My observation is that biological measurements are fundamentally different than mechanical measurements.
Biological measurements are fundamentally more fuzzy than physical measurements. I can almost visualize how I could tolerate a single dimension with some fuzziness. For example I could allow for some neighboring categories in my consideration. I haven’t even begun to try to imagine multiple fuzzy dimensions.
I can guess that big data analysis of biological measurements must make extensive use of some kind of fuzzy queries. At least I hope so even if I can’t quite imagine what they would look like.

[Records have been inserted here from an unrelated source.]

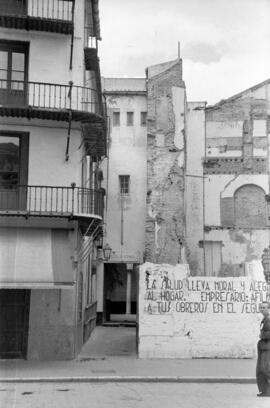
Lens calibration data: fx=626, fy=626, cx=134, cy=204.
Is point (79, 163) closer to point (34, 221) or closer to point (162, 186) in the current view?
point (34, 221)

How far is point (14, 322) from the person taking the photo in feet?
56.7

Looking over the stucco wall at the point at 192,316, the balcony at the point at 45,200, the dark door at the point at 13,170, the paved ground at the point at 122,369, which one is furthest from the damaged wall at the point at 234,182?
the dark door at the point at 13,170

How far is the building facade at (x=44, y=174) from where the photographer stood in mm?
16859

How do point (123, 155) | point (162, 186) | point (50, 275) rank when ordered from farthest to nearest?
point (123, 155) → point (162, 186) → point (50, 275)

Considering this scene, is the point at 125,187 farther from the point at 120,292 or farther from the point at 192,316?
the point at 192,316

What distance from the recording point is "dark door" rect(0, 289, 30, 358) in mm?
17156

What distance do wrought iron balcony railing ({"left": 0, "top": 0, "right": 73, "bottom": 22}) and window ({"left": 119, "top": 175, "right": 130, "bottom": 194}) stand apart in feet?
54.4

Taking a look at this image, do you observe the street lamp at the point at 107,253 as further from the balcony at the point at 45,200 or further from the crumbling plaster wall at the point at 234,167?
the balcony at the point at 45,200

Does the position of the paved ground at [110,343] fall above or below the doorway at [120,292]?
below

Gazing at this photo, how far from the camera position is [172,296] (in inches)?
691

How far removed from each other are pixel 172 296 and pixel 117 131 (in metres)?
18.7

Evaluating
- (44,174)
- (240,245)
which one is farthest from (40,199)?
(240,245)

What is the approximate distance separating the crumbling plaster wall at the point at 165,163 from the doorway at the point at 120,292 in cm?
259

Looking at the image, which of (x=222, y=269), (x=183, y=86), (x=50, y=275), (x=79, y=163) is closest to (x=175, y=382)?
(x=50, y=275)
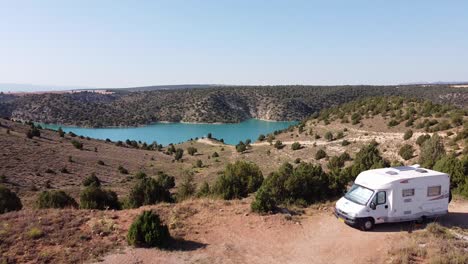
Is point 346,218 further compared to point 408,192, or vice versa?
point 346,218

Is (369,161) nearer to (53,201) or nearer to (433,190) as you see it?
(433,190)

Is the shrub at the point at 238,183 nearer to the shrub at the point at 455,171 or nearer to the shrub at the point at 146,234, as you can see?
the shrub at the point at 146,234

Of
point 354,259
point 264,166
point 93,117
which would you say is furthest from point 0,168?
point 93,117

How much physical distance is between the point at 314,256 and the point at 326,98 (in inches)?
6094

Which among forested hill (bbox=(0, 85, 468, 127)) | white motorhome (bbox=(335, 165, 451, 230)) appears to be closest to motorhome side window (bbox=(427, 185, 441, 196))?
white motorhome (bbox=(335, 165, 451, 230))

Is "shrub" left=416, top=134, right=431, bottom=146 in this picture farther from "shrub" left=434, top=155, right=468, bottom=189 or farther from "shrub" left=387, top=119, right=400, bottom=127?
"shrub" left=434, top=155, right=468, bottom=189

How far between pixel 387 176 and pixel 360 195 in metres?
1.22

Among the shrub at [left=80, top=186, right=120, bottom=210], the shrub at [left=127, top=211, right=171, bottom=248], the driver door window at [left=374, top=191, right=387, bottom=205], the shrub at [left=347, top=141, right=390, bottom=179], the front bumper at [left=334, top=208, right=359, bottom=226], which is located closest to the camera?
the shrub at [left=127, top=211, right=171, bottom=248]

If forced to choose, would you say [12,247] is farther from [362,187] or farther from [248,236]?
[362,187]

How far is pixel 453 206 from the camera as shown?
1628 cm

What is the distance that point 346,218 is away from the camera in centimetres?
→ 1331

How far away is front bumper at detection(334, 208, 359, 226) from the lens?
12.9 meters

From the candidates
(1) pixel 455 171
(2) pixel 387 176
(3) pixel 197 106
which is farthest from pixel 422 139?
(3) pixel 197 106

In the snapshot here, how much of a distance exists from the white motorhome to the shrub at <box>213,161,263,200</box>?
6988mm
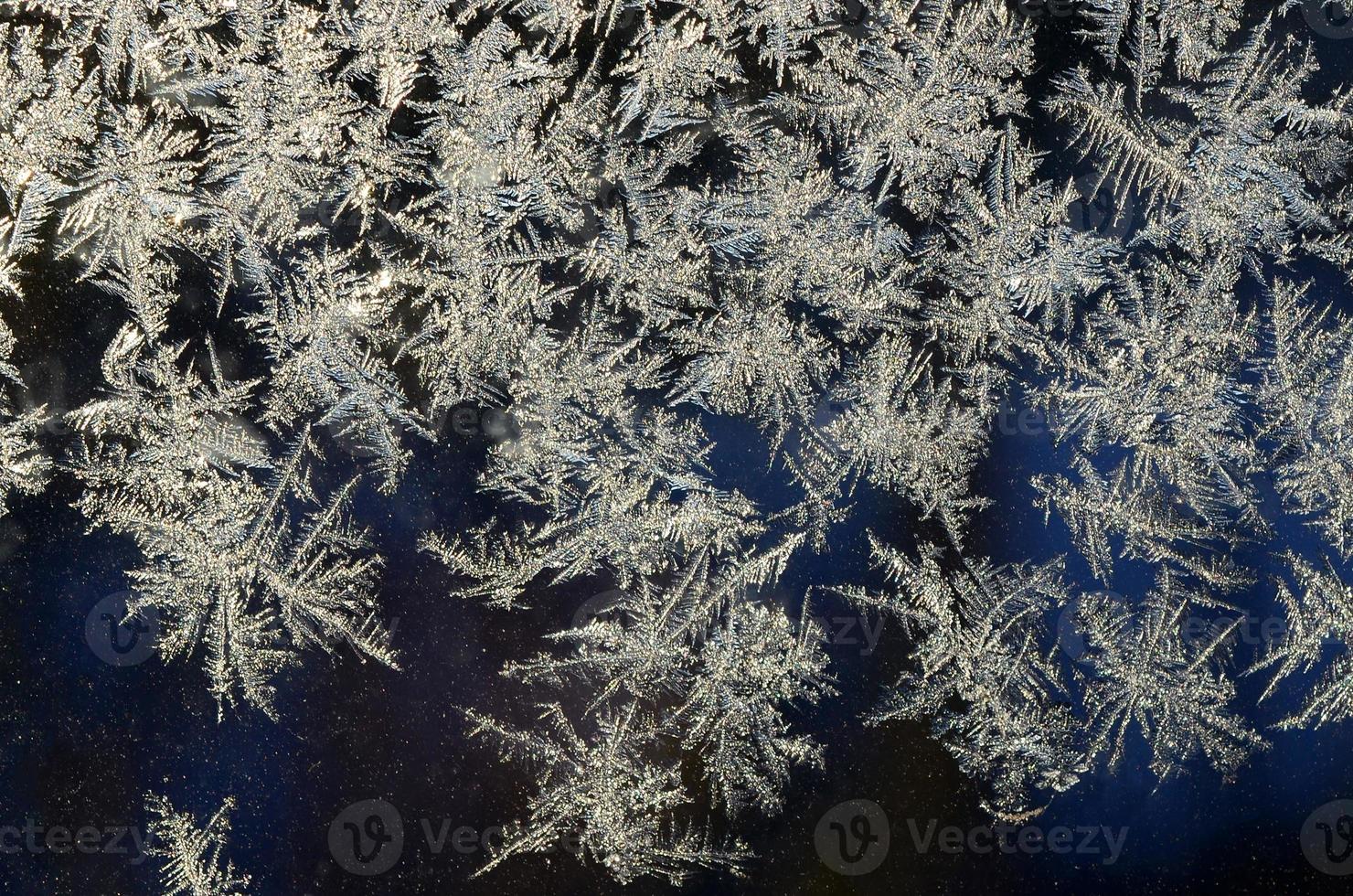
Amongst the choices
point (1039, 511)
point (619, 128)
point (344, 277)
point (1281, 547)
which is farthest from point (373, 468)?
point (1281, 547)

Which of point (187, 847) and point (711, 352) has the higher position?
point (711, 352)

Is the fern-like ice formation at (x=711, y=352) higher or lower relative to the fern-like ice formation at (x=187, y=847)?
higher

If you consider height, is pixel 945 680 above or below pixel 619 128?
below

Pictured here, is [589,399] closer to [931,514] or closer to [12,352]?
[931,514]

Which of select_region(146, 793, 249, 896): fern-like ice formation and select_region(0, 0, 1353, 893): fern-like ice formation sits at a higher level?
select_region(0, 0, 1353, 893): fern-like ice formation

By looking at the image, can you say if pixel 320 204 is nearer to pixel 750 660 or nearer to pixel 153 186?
pixel 153 186

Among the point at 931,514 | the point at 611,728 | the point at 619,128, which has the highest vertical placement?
the point at 619,128
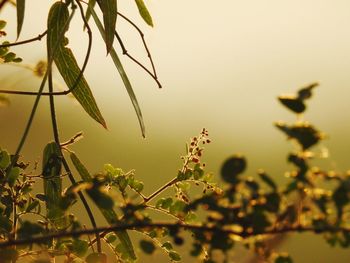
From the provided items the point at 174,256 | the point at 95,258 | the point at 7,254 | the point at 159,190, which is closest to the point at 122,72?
the point at 159,190

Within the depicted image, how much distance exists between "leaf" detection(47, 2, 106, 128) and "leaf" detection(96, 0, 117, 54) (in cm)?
11

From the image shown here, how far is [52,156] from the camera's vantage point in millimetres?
1635

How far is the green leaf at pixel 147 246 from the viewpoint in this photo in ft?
3.16

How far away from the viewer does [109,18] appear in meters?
1.80

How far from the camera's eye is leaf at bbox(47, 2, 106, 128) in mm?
1824

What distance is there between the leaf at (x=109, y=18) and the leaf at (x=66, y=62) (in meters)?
0.11

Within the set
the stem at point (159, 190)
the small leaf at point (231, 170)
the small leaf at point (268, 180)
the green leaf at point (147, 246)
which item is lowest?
the stem at point (159, 190)

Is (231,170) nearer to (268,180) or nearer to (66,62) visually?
(268,180)

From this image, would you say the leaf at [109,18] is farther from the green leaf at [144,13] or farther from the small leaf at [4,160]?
the small leaf at [4,160]

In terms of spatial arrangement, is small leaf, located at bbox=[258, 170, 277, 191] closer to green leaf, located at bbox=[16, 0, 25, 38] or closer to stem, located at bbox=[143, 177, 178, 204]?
stem, located at bbox=[143, 177, 178, 204]

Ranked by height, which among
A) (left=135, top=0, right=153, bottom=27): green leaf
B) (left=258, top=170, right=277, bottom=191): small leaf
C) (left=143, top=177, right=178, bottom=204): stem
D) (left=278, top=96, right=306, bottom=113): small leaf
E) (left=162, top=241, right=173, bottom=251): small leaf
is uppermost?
(left=135, top=0, right=153, bottom=27): green leaf

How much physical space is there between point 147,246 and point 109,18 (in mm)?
948

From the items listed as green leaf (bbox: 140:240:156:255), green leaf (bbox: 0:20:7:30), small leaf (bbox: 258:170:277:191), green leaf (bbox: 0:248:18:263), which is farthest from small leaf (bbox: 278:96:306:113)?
green leaf (bbox: 0:20:7:30)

Allow me to assume that medical big data uses fuzzy queries that are fundamentally different from the sharply defined queries used in other big data systems. If that is the case, then it seems unfair to expect that the successes of sharply defined non-biological queries will be enjoyed by fuzzy queries of biological data. I would expect fuzzy answers from fuzzy queries.
Fuzzy is a cute word and probably not accurate. But I think it is important to separate biological data systems from physical data systems. There are biological queries and there are non-biological queries. They may be fundamentally incomparable data sciences.